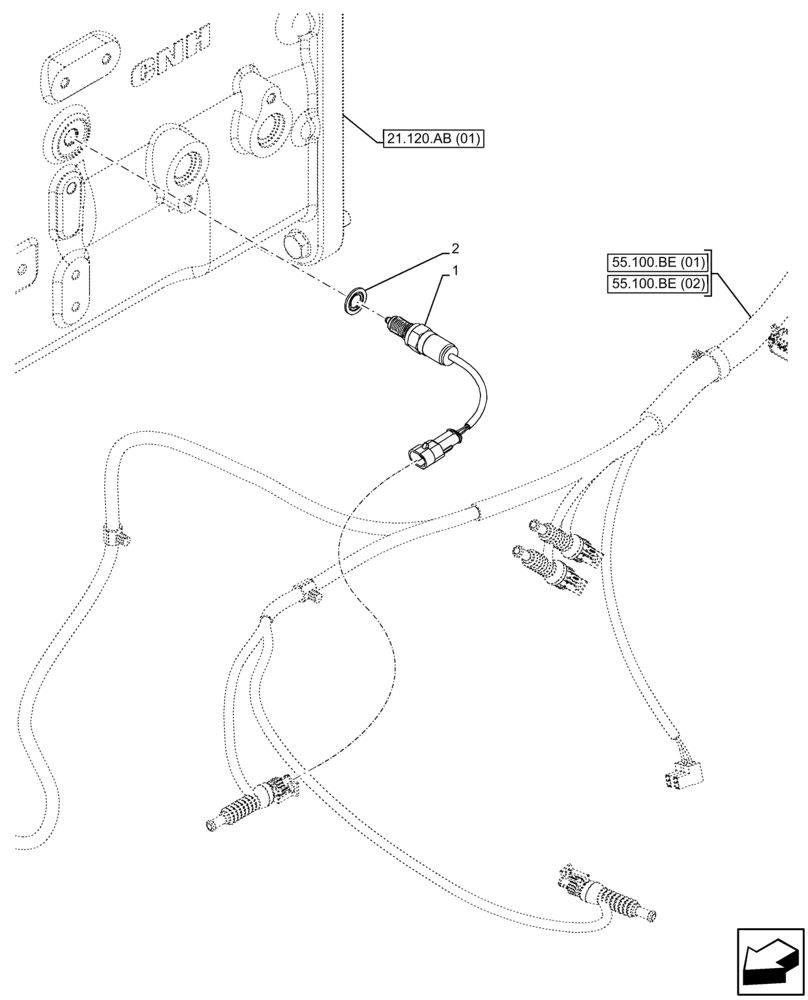 CNH

21.120.AB (01)

2

1

55.100.BE (01)

55.100.BE (02)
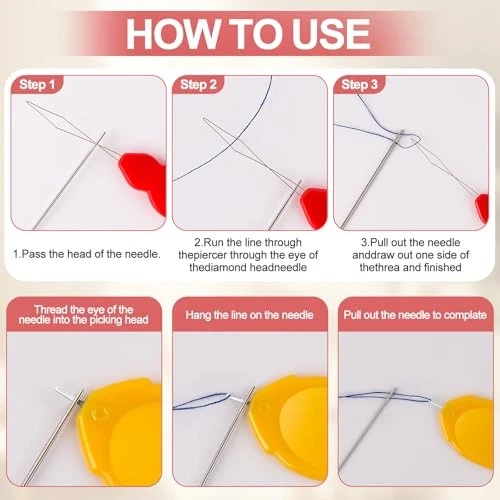 HOW TO USE

Step 1

1.Pass the head of the needle.

Step 2

2.Run the line through thepiercer through the eye of thediamond headneedle

Step 3

3.Pull out the needle anddraw out one side of thethrea and finished

Thread the eye of the needle into the picking head

Hang the line on the needle

Pull out the needle to complate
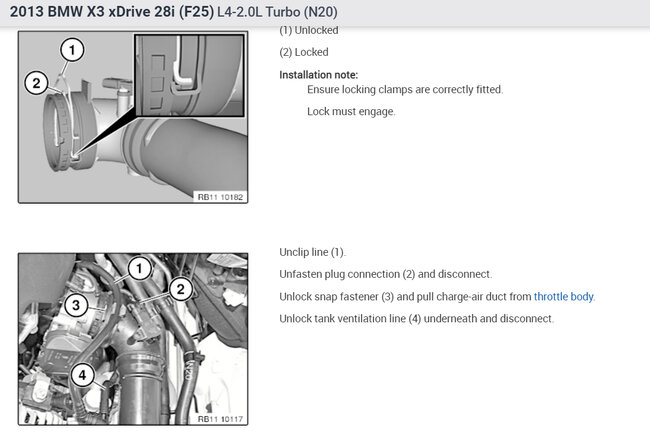 2013 BMW X3 xDrive 28i (F25) L4-2.0L Turbo (N20)

1
2
RB11 10182

(1) Unlocked

(2) Locked

Installation note:

Ensure locking clamps are correctly fitted.

Lock must engage.

1
2
3
4
N20
RB11 10117

Unclip line (1).

Unfasten plug connection (2) and disconnect.

Unlock snap fastener (3) and pull charge-air duct from throttle body.

Unlock tank ventilation line (4) underneath and disconnect.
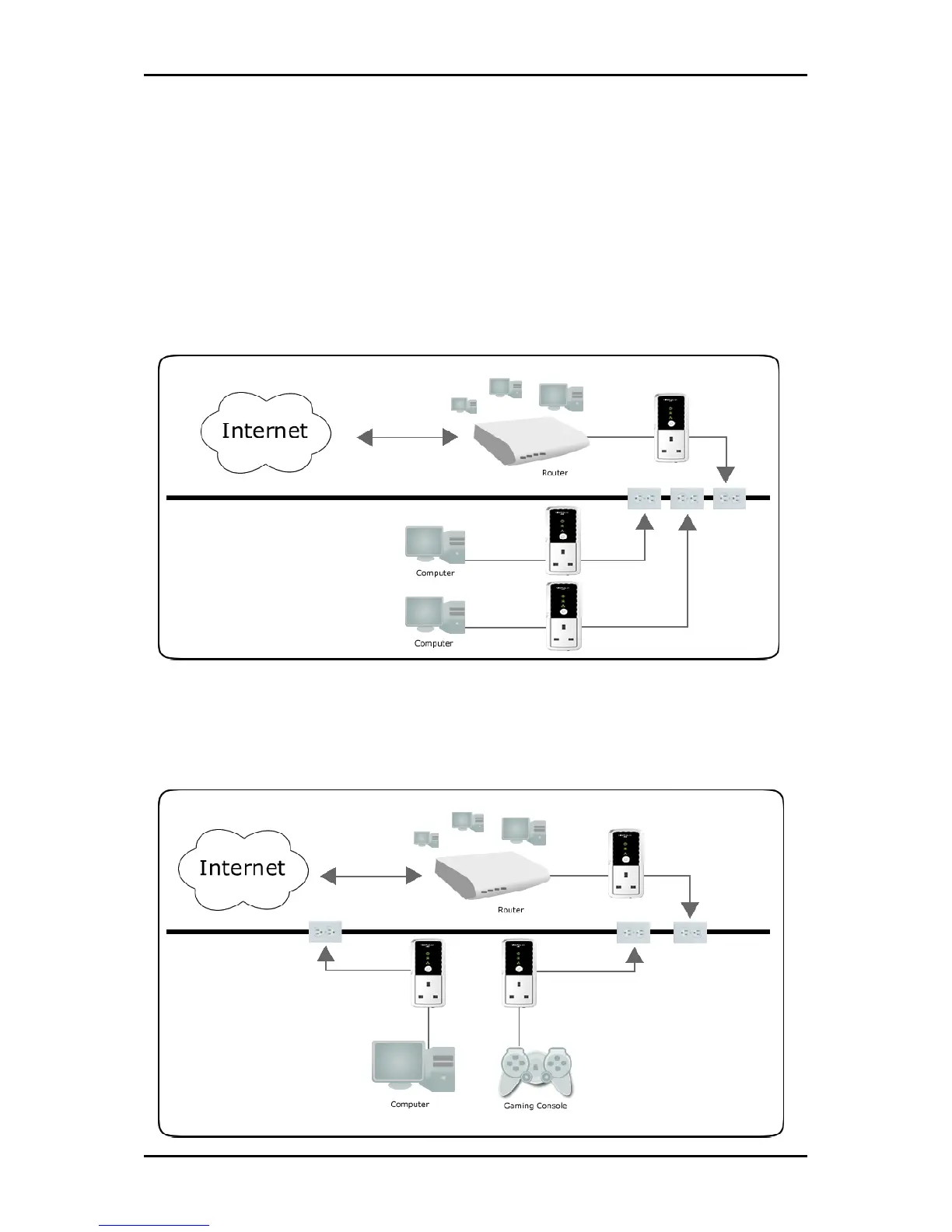 Internet

Router

Computer

Computer

Internet

Router

Computer

Gaming Console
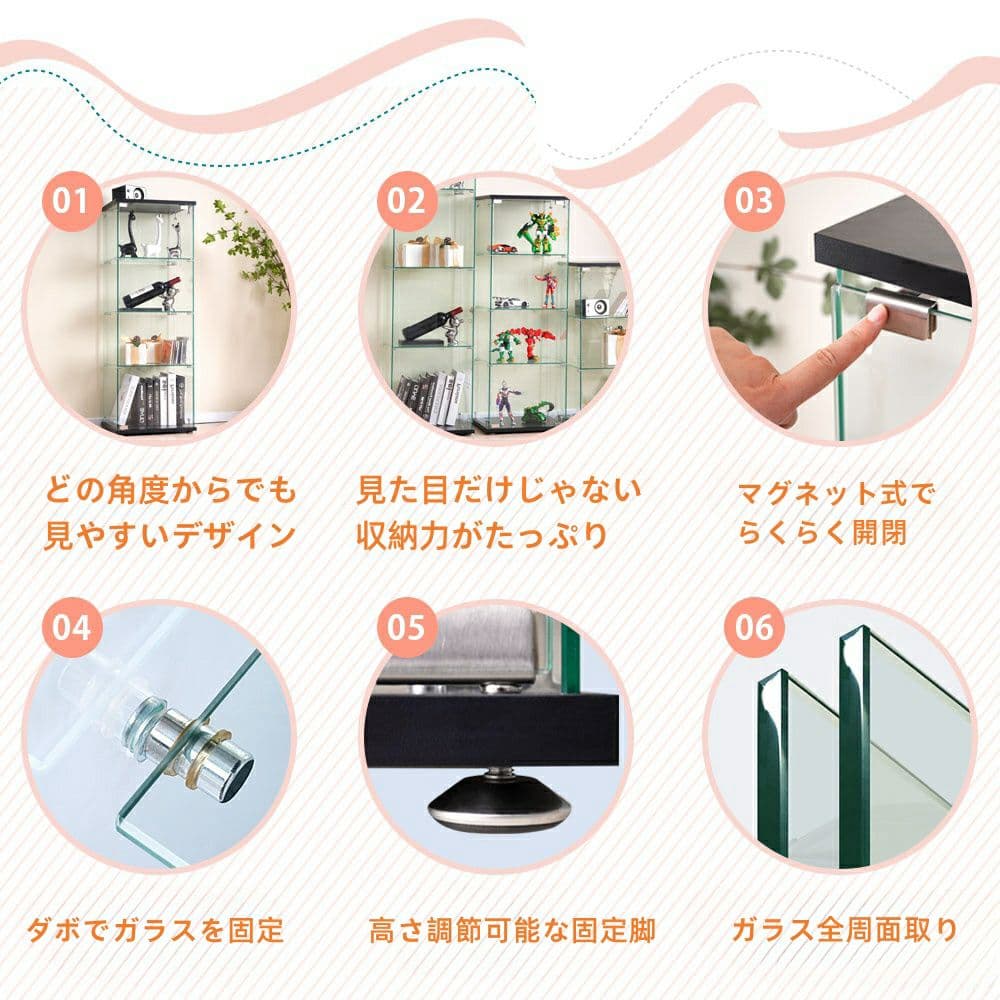 01

どの角度からでも見やすいデザイン

02

見た目だけじゃない収納力がたっぷり

03

マグネット式でらくらく開閉

04

ダボでガラスを固定

05

高さ調節可能な固定脚

06

ガラス全周面取り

**INSTRUCTIONS TO FOLLOW**
Please set down each line of the data above exactly as written, without the pictures.

**RESPONSE**
 CNH

21.120.AB (01)

2

1

55.100.BE (01)

55.100.BE (02)
 HOW TO USE

Step 1

1.Pass the head of the needle.

Step 2

2.Run the line through thepiercer through the eye of thediamond headneedle

Step 3

3.Pull out the needle anddraw out one side of thethrea and finished

Thread the eye of the needle into the picking head

Hang the line on the needle

Pull out the needle to complate
 2013 BMW X3 xDrive 28i (F25) L4-2.0L Turbo (N20)

1
2
RB11 10182

(1) Unlocked

(2) Locked

Installation note:

Ensure locking clamps are correctly fitted.

Lock must engage.

1
2
3
4
N20
RB11 10117

Unclip line (1).

Unfasten plug connection (2) and disconnect.

Unlock snap fastener (3) and pull charge-air duct from throttle body.

Unlock tank ventilation line (4) underneath and disconnect.
 Internet

Router

Computer

Computer

Internet

Router

Computer

Gaming Console
 01

どの角度からでも見やすいデザイン

02

見た目だけじゃない収納力がたっぷり

03

マグネット式でらくらく開閉

04

ダボでガラスを固定

05

高さ調節可能な固定脚

06

ガラス全周面取り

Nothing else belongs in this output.